Simulated data set
Sample Solution
1.1 Generate Simulated Data:
set.seed(2)
x <- matrix(rnorm(60*2), ncol = 2)
x[1:30, 1] <- x[1:30, 1] + 3 # Shift first class on variable 1
x[1:30, 2] <- x[1:30, 2] - 4 # Shift first class on variable 2
1.2 K-means with K=2:
kmeans.fit <- kmeans(x, centers = 2, nstart = 20)
cluster <- kmeans.fit$cluster
Full Answer Section
plot(x[, 1], x[, 2], col = cluster, main = "K-means Clustering (K=2)")
abline(lm(x[, 2] ~ x[, 1]), col = "red") # Add decision boundary
# Calculate total within-cluster sum of squares
sum(kmeans.fit$withinss)
1.3 K-means with K=3:
kmeans.fit <- kmeans(x, centers = 3, nstart = 20)
cluster <- kmeans.fit$cluster
plot(x[, 1], x[, 2], col = cluster, main = "K-means Clustering (K=3)")
abline(lm(x[, 2] ~ x[, 1]), col = "red") # Add decision boundary
# Calculate total within-cluster sum of squares
sum(kmeans.fit$withinss)
1.4 K-means with K=4:
kmeans.fit <- kmeans(x, centers = 4, nstart = 20)
cluster <- kmeans.fit$cluster
plot(x[, 1], x[, 2], col = cluster, main = "K-means Clustering (K=4)")
abline(lm(x[, 2] ~ x[, 1]), col = "red") # Add decision boundary
# Calculate total within-cluster sum of squares
sum(kmeans.fit$withinss)
1.5 K-means with Scaling:
# Scale data
scaled.x <- scale(x)
kmeans.fit <- kmeans(scaled.x, centers = 2, nstart = 20)

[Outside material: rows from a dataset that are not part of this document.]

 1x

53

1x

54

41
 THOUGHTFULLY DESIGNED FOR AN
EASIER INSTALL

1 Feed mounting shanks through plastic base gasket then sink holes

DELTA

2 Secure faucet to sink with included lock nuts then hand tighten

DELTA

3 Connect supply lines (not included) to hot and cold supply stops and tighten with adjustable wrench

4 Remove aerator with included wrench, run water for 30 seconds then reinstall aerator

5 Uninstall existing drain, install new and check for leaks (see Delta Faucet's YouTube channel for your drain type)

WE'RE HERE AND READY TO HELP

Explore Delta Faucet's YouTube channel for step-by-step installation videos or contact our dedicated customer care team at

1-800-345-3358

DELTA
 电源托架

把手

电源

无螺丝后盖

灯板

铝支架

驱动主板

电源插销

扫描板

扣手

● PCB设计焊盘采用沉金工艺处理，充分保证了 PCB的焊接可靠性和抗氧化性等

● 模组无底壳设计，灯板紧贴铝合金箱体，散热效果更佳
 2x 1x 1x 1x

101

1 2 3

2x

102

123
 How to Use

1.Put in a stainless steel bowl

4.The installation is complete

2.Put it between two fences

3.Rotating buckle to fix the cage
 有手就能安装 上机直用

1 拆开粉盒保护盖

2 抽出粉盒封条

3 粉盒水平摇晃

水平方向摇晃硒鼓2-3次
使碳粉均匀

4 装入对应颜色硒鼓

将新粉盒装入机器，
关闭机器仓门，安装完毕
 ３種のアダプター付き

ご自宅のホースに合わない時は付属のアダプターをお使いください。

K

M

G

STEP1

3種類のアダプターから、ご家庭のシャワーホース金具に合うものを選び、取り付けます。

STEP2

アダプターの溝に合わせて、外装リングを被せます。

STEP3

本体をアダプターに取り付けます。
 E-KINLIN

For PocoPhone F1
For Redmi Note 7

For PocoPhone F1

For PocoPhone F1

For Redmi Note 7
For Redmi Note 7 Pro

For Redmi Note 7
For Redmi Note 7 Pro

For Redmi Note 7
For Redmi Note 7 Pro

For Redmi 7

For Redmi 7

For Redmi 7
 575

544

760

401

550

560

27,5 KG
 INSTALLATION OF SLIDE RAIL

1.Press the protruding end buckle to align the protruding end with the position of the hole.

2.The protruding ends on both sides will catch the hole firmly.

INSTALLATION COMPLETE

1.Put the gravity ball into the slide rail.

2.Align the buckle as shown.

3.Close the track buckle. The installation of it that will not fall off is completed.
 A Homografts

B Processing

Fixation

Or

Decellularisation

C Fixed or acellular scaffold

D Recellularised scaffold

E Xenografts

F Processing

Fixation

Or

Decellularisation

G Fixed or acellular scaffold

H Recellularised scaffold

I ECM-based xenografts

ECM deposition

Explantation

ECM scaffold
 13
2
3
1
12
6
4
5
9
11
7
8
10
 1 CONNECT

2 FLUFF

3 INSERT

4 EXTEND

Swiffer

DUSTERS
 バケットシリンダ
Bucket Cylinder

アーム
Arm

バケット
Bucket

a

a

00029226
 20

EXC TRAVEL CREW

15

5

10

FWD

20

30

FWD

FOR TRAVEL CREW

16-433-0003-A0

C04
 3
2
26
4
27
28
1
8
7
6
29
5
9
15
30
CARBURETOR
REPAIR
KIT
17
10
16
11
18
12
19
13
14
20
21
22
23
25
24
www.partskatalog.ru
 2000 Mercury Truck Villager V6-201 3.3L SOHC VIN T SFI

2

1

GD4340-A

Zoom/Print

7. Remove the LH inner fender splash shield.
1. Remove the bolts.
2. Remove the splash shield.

cluster <- kmeans.fit$cluster
plot(scaled.x[, 1], scaled.x[, 2], col = cluster, main = "K-means Clustering (Scaled, K=2)")
abline(lm(scaled.x[, 2] ~ scaled.x[, 1]), col = "red") # Add decision boundary
# Calculate total within-cluster sum of squares
sum(kmeans.fit$withinss)
Results:
- The total within-cluster sum of squares will vary slightly due to random initialization in kmeans.
- Generally, the K-means results with K=2 will have a lower within-cluster sum of squares compared to K=3 and K=4, reflecting a better fit for two clusters.
- Scaling the data generally leads to a different clustering solution and potentially a different within-cluster sum of squares. This is because K-means focuses on distances, and scaling affects the relative distances between points.
Explanation:
The code generates two sets of 30 points each, separated by a shift on both variables. K-means clustering with K=2 effectively separates the two classes, resulting in a lower within-cluster sum of squares. With more clusters (K=3 and K=4), the algorithm tries to further partition the data, potentially leading to higher within-cluster variation and a higher sum of squares.
Scaling the data before clustering changes the relative distances between points. This can lead to a different clustering solution compared to the unscaled data, with potentially different within-cluster sum of squares values.